The cons of a minimum quantity order? You might turn customers away. If a customer wants 3 shirts printed, but your minimum order quantity is 12, they might be uninterested. As a screen printer starting out, this can be discouraging. 

However, that customer might have a different job down the line. Remembering your conversation, they’ll come to you with a need for 15 shirts, meeting your requirements. Remember: good customers are willing to pay for quality.


The minimum order value and minimum order quantity seem pretty similar, right? The minimum order value is the lowest amount you can sell an item to still make a profit. The process of figuring this out is pretty similar to a minimum order quantity equation. 

Check out this example from Chron: “Look at the cost of the items you sell to determine your minimum order amount. For instance, if you know that you want to make at least $15 per order and you sell items that cost you $1 each for a price of $2.50 each, you need to sell at least 10 items. That means your minimum order value for this example is $25.”

Calculate the cost of the items you’ll sell to determine the minimum amount. Combined with the overhead costs of your shop, you’ll know how much you need to break even versus make a profit on the job. These two terms are combined when you’re printing custom orders. The customer is paying for all the setup, art creation, and printing costs.

The minimum order quantity (MOQ) includes art fees, screen fees (films and darkroom time), set-up fees (which can be different from screen fees), garment cost and margin on the garment, and print fees (per print cost). Essentially, this all includes the price that will make it worth it to get out of bed in the morning to work.

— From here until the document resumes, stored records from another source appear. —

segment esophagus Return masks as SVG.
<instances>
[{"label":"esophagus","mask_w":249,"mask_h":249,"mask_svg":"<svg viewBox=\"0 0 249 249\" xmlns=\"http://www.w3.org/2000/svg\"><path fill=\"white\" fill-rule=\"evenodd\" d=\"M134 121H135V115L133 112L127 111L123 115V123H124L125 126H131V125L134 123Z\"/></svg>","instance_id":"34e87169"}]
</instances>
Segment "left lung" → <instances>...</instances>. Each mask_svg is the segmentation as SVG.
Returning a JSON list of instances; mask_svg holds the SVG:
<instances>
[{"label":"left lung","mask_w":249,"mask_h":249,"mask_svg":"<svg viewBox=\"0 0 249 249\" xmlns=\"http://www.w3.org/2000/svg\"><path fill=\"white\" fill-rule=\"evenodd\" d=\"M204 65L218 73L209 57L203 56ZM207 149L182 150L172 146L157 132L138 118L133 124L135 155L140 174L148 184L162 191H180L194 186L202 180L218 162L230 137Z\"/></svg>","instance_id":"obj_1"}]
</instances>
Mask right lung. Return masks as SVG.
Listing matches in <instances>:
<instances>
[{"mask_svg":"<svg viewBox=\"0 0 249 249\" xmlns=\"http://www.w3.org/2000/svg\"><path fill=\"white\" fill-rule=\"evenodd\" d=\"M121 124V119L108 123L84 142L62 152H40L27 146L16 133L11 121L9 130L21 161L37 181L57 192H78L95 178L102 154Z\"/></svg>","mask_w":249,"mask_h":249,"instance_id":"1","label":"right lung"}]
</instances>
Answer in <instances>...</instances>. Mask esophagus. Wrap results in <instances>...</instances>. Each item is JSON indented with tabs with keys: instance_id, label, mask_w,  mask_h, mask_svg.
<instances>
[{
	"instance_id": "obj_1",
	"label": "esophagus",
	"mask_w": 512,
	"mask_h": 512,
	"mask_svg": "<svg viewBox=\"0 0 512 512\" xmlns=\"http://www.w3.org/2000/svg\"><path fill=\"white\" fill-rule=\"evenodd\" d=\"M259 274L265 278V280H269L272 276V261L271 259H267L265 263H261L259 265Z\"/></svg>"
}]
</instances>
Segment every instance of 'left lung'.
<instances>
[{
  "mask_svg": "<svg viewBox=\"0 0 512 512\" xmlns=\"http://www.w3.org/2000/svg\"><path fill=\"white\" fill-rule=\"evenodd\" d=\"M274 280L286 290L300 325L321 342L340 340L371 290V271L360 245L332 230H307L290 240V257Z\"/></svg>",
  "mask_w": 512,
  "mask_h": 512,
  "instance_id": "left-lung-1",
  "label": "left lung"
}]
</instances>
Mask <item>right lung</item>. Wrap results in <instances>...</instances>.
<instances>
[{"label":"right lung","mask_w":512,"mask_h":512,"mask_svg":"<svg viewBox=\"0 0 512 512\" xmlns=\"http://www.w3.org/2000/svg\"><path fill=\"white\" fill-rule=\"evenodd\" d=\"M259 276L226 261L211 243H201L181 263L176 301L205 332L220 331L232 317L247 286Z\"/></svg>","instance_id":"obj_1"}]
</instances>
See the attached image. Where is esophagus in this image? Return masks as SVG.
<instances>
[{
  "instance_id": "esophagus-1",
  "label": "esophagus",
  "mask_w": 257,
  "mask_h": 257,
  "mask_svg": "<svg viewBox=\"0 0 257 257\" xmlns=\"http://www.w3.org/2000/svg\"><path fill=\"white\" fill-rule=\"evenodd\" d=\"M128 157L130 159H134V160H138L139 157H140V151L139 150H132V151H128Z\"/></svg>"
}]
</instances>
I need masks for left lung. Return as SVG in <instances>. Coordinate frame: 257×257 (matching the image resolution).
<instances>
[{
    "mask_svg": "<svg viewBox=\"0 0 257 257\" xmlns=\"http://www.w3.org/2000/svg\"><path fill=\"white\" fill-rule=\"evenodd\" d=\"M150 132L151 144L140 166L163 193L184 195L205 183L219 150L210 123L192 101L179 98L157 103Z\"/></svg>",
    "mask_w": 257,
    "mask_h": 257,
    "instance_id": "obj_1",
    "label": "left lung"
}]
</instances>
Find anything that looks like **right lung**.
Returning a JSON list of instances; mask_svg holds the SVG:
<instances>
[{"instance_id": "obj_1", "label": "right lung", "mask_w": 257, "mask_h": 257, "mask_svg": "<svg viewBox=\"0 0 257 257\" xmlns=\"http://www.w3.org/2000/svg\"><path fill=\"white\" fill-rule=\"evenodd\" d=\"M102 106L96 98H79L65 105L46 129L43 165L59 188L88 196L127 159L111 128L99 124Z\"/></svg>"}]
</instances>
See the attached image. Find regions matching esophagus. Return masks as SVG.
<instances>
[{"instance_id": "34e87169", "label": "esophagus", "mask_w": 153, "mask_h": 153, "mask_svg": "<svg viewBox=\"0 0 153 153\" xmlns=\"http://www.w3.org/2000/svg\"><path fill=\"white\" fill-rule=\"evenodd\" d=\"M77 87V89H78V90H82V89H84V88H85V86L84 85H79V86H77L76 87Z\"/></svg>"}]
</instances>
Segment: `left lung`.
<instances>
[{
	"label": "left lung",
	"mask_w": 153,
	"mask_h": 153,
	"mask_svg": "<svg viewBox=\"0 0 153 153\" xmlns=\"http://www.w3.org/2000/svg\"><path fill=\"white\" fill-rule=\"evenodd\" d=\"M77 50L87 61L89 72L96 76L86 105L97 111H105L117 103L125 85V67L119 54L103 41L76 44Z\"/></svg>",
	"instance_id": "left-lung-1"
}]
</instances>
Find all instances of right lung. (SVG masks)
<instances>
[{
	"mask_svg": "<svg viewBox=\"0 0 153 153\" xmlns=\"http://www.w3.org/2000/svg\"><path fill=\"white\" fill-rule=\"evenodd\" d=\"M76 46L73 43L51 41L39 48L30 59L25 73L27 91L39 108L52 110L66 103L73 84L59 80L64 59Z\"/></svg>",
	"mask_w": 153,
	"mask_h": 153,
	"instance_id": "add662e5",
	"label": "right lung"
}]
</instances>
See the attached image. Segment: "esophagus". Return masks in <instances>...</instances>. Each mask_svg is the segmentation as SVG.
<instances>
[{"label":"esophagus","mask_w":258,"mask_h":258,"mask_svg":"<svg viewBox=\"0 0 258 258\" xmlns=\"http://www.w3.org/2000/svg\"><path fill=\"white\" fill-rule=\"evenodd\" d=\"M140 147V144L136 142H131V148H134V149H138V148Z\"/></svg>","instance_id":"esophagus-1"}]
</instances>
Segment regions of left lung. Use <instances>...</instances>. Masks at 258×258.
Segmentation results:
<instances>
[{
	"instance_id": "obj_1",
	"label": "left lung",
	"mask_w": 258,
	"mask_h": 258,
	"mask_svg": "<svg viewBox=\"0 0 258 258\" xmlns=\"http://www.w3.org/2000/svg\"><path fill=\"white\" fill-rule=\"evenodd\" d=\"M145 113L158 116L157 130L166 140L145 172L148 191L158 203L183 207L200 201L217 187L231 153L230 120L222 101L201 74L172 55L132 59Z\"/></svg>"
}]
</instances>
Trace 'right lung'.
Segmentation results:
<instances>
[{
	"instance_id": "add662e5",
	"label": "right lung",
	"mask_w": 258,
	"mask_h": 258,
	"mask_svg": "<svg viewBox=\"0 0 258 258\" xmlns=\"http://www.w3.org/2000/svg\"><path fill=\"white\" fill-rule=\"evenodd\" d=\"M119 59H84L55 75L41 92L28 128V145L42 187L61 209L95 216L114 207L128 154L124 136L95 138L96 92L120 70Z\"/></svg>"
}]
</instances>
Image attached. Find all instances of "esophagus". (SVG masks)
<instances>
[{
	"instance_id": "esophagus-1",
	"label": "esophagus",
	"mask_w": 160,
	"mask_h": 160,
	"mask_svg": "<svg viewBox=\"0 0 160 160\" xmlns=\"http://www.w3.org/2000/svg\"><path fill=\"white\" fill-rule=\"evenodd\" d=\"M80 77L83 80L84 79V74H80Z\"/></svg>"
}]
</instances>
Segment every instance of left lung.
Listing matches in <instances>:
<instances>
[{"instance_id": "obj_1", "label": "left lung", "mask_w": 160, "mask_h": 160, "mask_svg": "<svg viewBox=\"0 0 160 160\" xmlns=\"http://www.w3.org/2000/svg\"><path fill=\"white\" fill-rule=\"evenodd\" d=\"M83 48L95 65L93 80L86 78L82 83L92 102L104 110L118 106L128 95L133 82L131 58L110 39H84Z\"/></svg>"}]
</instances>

Most printers use minimum order quantities to determine their profits for a job. Minimum order values can apply to screen printers who are printing their own brand or have shirts ready to ship out. Most screen printers are printing custom jobs, which needs a bit more involvement.

When a customer comes with a job, you’ll have to calculate the costs for that job, including garment cost, overhead, and more. Using minimum order quantity to do this means you’ll be able to tell the customer how many shirts you can print to turn a profit, and can print more shirts to bring more money in.

Say a customer wants to buy one shirt for $300. You could use your resources to print just one shirt for that amount, but is it worth your time? By using a minimum order quantity instead, you can use your time more effectively and print more shirts. 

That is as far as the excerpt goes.